В глубине одного из полусводов, уходящего чуть дальше остальных, под вешалкой с вамсом и несколькими шузаями он вдруг заметил женскую ножку.
– Эй, кто там есть?! Выходите немедленно! – потребовал было Михаил Игоревич, но к концу фразы голос его звучал уже не так уверенно. Он сам двинулся к вешалке, откинул пленку, аккуратно раздвинул костюмы, кивнул: – Ну да, естественно, кому тут взяться? Просто еще один манекен. Кирилл! Иди сюда, посмотри, какая ювелирная проработка каждой детали. Губы прямо влажными кажутся, волосы как настоящие, реснички на глазах одна к одной, ямочка вон на щеке, словно улыбнуться собралась, но сдержалась. Умели же делать! Интересно, чье производство? Понизь явно пермской школы плетения, но вышивка халата, тафьи, туфель... Подожди! – Мужчина задумчиво потер подбородок: – Отделка катурлином, двойной стяг по подолу, застежки внизу запаха. И все мягкого войлока. Кирилл, это же типичный южноуральский костюм! Самый что ни на есть образцовый!
– Да, Михаил Игоревич, – кивнул паренек. – А вы знаете, давайте завтра, как Аркадий приедет, попросим его на время этот манекен в экспозицию отдать, а я за пару недель из старого татарчонка конфетку сделаю!
– Или дефектную ведомость. Ты забываешь только об одном, Кирилл. Мы с тобой находимся в музее. И все, что хранится здесь, принадлежит тоже музею, а не какому-нибудь Аркадию. И пока директором здесь являюсь я, для распоряжения имуществом мне ничьего соизволения не требуется. Вот тебе ключ. Когда все закончишь, запрешь хранилище и принесешь мне.
– Что закончу? – не понял Кирилл.
– Возьми кого-нибудь себе в помощь, уберите татарчонка с глаз посетителей, а на его место поставьте эту красотку. Инвентарный номер списать не забудь, дабы путаницы с учетом не возникло. И все, мальчишка твой. Занимайся трепанацией, пока не надоест. Давай, действуй, – похлопал Михаил Игоревич молодого сотрудника по плечу. – Я буду в кабинете.
С татарчонком молодой человек управился сам, без посторонней помощи. Просто прикатил в залитый утренним солнцем зал «Татарского быта и суеверий» транспортную тележку, опустил ее площадку, аккуратно протиснул под основание манекена, после перевел в верхнее положение и спокойно укатил к себе в мастерскую. С новоявленной же татаркой пришлось повозиться. Прежде всего, манекен оказался без подставки. Причем Кирилл, пока перетаскивал южно-уральскую красотку, не заметил на ней никаких точек крепления. Между тем, если экспонат оставить в зале не закрепив – пусть даже за ограждением и под стеклом, – его обязательно опрокинут в первый же час. Такое уж странное свойство есть у посетителей музеев – ронять даже то, до чего дотянуться невозможно в принципе. Телекинез тренируют, что ли?

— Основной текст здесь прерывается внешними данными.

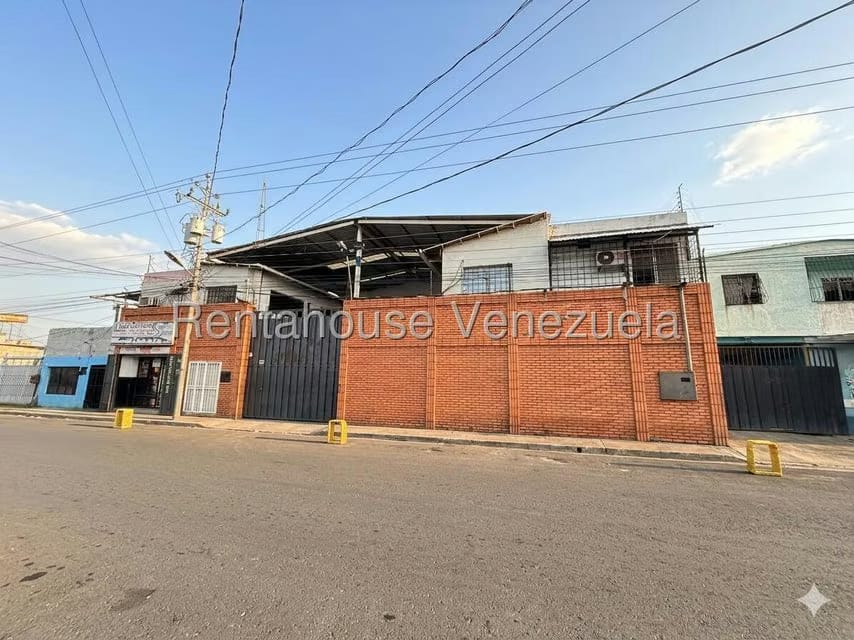 Comercial (Galpon - Deposito) en Venta en Centro, Lara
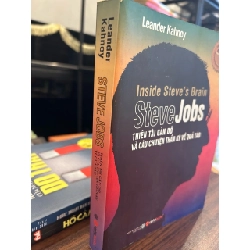 Steve Jobs thiên tài gàn dở và câu chuyện thần kỳ về quả táo -Leander Kahney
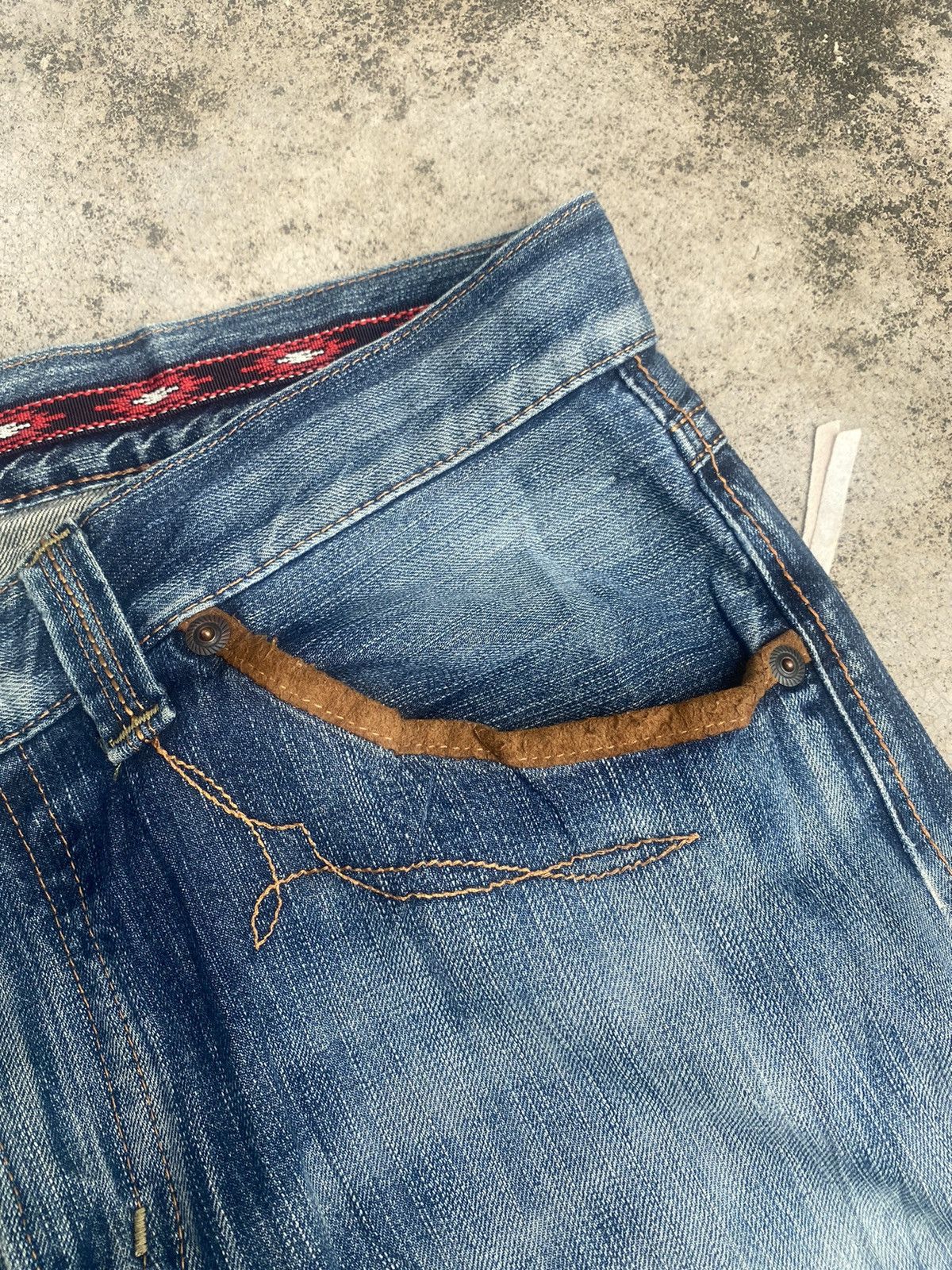 Edwin × Japanese Brand × Vintage Vintage y2k Edwin Faded Loose Denim Jeans Size US 36 / EU 52 - 9 Thumbnail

Правда, разбираться с этим вопросом в темном и холодном запаснике было все равно не с руки, а потому додумывал эти мысли начинающий реставратор уже на пути к залу, неся татарку за плечи, в то время как Семен Ростиславович и Паша из меховой мастерской удерживали ее за ноги. Под недоверчивыми взглядами двух скучающих смотрительниц и парочки, больше занятой друг другом, нежели экспозицией, мастера осторожно водрузили молодую татарку в центр темного квадрата, оставшегося от убранного мальчишки.
– Спасибо, ребята, дальше я сам, – кивнул Кирилл. – Думаю, помост новый нужно такого же размера сделать, чтобы в глаза не бросался.
Но тут за его спиной раздался такой оглушительный истерический вопль, что мысли о работе мгновенно вылетели из головы. Молодой человек моментально развернулся, чуть присел, рука метнулась в карман халата, где неизменно болталась тяжелая отвертка с каленым жалом и обрезиненной рукоятью.